__OBJECTIVE 1__: Decide whether each statement below agrees with the calibration forum post. Answer yes or no for each, quoting the exact words of the post that decide it. (a) The Realsense camera stays in one place. (b) The raw range given for the gripper runs from -100 to 100. (c) The expected translation of roughly [0.80, 0.15, 0.53] comes from a tape measure.
__OBJECTIVE 2__:
Answer these questions from the calibration forum post:
(a) Which robot is used for the calibration?
(b) In which folder is the tape-measure translation validated?
(c) What physical range is given for wrist_roll?

__TEXT BLOCK__:
Eye To Hand Calibration Using LeRobot

Sergio_Orozco · November 7, 2025, 2:03pm

Hello! I am trying to do Eye-to-Hand calibration using a LeRobot SO-101 and stationary Realsense camera. Here is a google drive link which links all the appropriate and necessary information.

Link: Opencv Post - Google Drive

I have the following camera captures to perform camera calibration:

My calibration images can be visualized in the google drive link.

I am trying to get the transformation matrix T_base2camera, which when measured in meters, the translation component should be roughly [0.80, 0.15, 0.53] from the robot’s base when using a tape measure, which I validate in the manual_measurements folder:

I have the following pipeline with provided code:

Calculate T_base2gripper for each image:

def map_joint_value(raw, raw_range, phys_range):
    return phys_range[0] + (raw - raw_range[0]) / (raw_range[1] - raw_range[0]) * (phys_range[1] - phys_range[0])

raw_ranges = {
    'shoulder_pan': [-100, 100],
    'shoulder_lift': [-100, 100],
    'elbow_flex': [-100, 100],
    'wrist_flex': [-100, 100],
    'wrist_roll': [-100, 100],
    'gripper': [0, 100]
}
phys_ranges = {
    'shoulder_pan': [-1.91986, 1.91986],
    'shoulder_lift': [-1.74533, 1.74533],
    'elbow_flex': [-1.69, 1.69],
    'wrist_flex': [-1.65806, 1.65806],
    'wrist_roll': [-2.74385, 2.84121],
    'gripper': [-0.174533, 1.74533]
}

joint_positions = {
‘shoulder_pan’: map_joint_value(action[‘shoulder_pan.pos’], raw_ranges[‘shoulder_pan’], phys_ranges[‘shoulder_pan’]),
‘shoulder_lift’: map_joint_value(action[‘shoulder_lift.pos’], raw_ranges[‘shoulder_lift’], phys_ranges[‘shoulder_lift’]),
‘elbow_flex’: map_joint_value(action[‘elbow_flex.pos’], raw_ranges[‘elbow_flex’], phys_ranges[‘elbow_flex’]),
‘wrist_flex’: map_joint_value(action[‘wrist_flex.pos’], raw_ranges[‘wrist_flex’], phys_ranges[‘wrist_flex’]),
‘wrist_roll’: map_joint_value(action[‘wrist_roll.pos’], raw_ranges[‘wrist_roll’], phys_ranges[‘wrist_roll’]),
‘gripper’: map_joint_value(action[‘gripper.pos’], raw_ranges[‘gripper’], phys_ranges[‘gripper’])
}

while True:
    action = teleop_device.get_action()

__DATA LINES__:
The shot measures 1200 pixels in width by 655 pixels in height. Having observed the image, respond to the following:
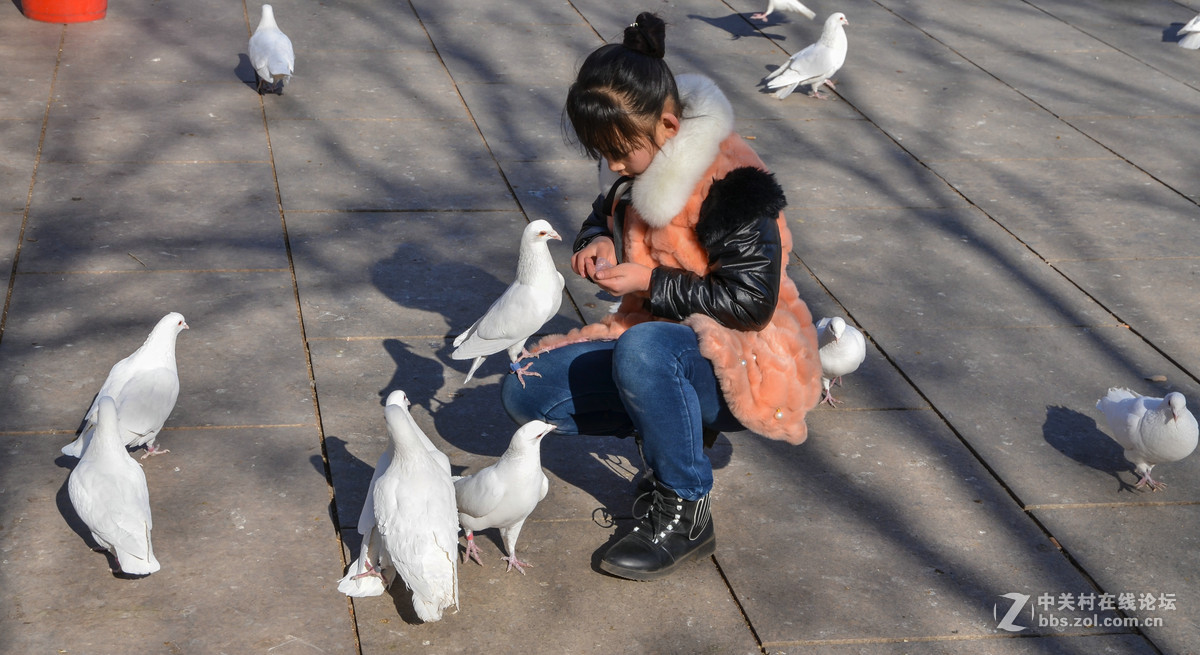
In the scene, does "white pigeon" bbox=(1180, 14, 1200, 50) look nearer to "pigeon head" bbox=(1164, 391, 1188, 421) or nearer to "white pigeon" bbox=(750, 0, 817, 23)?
"white pigeon" bbox=(750, 0, 817, 23)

__TASK RESULT 1__:
(a) Yes: "stationary Realsense camera"
(b) No: "'gripper': [0, 100]"
(c) Yes: "when using a tape measure"

__TASK RESULT 2__:
(a) A LeRobot SO-101
(b) The manual_measurements folder
(c) [-2.74385, 2.84121]